BEGIN GIVEN RECORDS
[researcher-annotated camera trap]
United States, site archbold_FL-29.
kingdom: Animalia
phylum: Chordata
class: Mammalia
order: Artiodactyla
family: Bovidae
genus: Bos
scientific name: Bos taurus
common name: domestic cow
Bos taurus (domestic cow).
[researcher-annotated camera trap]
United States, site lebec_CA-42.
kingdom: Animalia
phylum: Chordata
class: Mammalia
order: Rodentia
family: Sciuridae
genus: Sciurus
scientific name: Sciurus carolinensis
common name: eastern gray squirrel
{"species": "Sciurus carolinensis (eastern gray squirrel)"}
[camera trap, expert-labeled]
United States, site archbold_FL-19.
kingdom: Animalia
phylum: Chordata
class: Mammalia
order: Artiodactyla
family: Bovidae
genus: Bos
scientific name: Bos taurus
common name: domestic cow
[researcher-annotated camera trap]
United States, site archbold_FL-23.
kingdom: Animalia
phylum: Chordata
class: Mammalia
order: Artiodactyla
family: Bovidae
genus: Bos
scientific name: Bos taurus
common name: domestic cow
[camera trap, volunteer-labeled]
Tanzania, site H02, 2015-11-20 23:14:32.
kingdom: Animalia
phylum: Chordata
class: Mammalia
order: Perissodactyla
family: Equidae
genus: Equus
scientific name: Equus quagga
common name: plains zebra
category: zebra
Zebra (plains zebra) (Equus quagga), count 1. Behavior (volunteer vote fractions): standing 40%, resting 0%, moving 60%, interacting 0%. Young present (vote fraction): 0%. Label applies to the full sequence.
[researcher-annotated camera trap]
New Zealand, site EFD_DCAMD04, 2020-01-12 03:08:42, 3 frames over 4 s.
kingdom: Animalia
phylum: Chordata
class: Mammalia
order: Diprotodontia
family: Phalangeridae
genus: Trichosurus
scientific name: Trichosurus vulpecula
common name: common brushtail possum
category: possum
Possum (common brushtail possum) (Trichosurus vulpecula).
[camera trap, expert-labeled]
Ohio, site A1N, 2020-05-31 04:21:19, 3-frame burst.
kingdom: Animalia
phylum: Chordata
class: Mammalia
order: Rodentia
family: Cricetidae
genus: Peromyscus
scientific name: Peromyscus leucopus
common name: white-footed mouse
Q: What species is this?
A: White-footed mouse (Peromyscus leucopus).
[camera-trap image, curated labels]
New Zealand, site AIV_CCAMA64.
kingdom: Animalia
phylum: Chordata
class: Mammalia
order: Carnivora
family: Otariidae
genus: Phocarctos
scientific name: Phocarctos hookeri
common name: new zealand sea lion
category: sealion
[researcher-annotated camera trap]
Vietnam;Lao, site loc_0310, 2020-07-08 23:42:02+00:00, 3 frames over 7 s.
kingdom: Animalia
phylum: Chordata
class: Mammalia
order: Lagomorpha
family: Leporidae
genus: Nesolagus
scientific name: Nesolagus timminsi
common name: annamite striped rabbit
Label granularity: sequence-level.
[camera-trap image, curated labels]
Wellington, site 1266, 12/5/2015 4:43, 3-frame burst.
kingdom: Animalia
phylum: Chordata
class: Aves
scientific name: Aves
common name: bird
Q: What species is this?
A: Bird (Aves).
END GIVEN RECORDS
- _EXERCISE DESCRIPTION_
Return every entry exactly; no line may be missing.

- _ANSWER FOR THIS EXERCISE_
[researcher-annotated camera trap]
United States, site archbold_FL-29.
kingdom: Animalia
phylum: Chordata
class: Mammalia
order: Artiodactyla
family: Bovidae
genus: Bos
scientific name: Bos taurus
common name: domestic cow
Bos taurus (domestic cow).
[researcher-annotated camera trap]
United States, site lebec_CA-42.
kingdom: Animalia
phylum: Chordata
class: Mammalia
order: Rodentia
family: Sciuridae
genus: Sciurus
scientific name: Sciurus carolinensis
common name: eastern gray squirrel
{"species": "Sciurus carolinensis (eastern gray squirrel)"}
[camera trap, expert-labeled]
United States, site archbold_FL-19.
kingdom: Animalia
phylum: Chordata
class: Mammalia
order: Artiodactyla
family: Bovidae
genus: Bos
scientific name: Bos taurus
common name: domestic cow
[researcher-annotated camera trap]
United States, site archbold_FL-23.
kingdom: Animalia
phylum: Chordata
class: Mammalia
order: Artiodactyla
family: Bovidae
genus: Bos
scientific name: Bos taurus
common name: domestic cow
[camera trap, volunteer-labeled]
Tanzania, site H02, 2015-11-20 23:14:32.
kingdom: Animalia
phylum: Chordata
class: Mammalia
order: Perissodactyla
family: Equidae
genus: Equus
scientific name: Equus quagga
common name: plains zebra
category: zebra
Zebra (plains zebra) (Equus quagga), count 1. Behavior (volunteer vote fractions): standing 40%, resting 0%, moving 60%, interacting 0%. Young present (vote fraction): 0%. Label applies to the full sequence.
[researcher-annotated camera trap]
New Zealand, site EFD_DCAMD04, 2020-01-12 03:08:42, 3 frames over 4 s.
kingdom: Animalia
phylum: Chordata
class: Mammalia
order: Diprotodontia
family: Phalangeridae
genus: Trichosurus
scientific name: Trichosurus vulpecula
common name: common brushtail possum
category: possum
Possum (common brushtail possum) (Trichosurus vulpecula).
[camera trap, expert-labeled]
Ohio, site A1N, 2020-05-31 04:21:19, 3-frame burst.
kingdom: Animalia
phylum: Chordata
class: Mammalia
order: Rodentia
family: Cricetidae
genus: Peromyscus
scientific name: Peromyscus leucopus
common name: white-footed mouse
Q: What species is this?
A: White-footed mouse (Peromyscus leucopus).
[camera-trap image, curated labels]
New Zealand, site AIV_CCAMA64.
kingdom: Animalia
phylum: Chordata
class: Mammalia
order: Carnivora
family: Otariidae
genus: Phocarctos
scientific name: Phocarctos hookeri
common name: new zealand sea lion
category: sealion
[researcher-annotated camera trap]
Vietnam;Lao, site loc_0310, 2020-07-08 23:42:02+00:00, 3 frames over 7 s.
kingdom: Animalia
phylum: Chordata
class: Mammalia
order: Lagomorpha
family: Leporidae
genus: Nesolagus
scientific name: Nesolagus timminsi
common name: annamite striped rabbit
Label granularity: sequence-level.
[camera-trap image, curated labels]
Wellington, site 1266, 12/5/2015 4:43, 3-frame burst.
kingdom: Animalia
phylum: Chordata
class: Aves
scientific name: Aves
common name: bird
Q: What species is this?
A: Bird (Aves).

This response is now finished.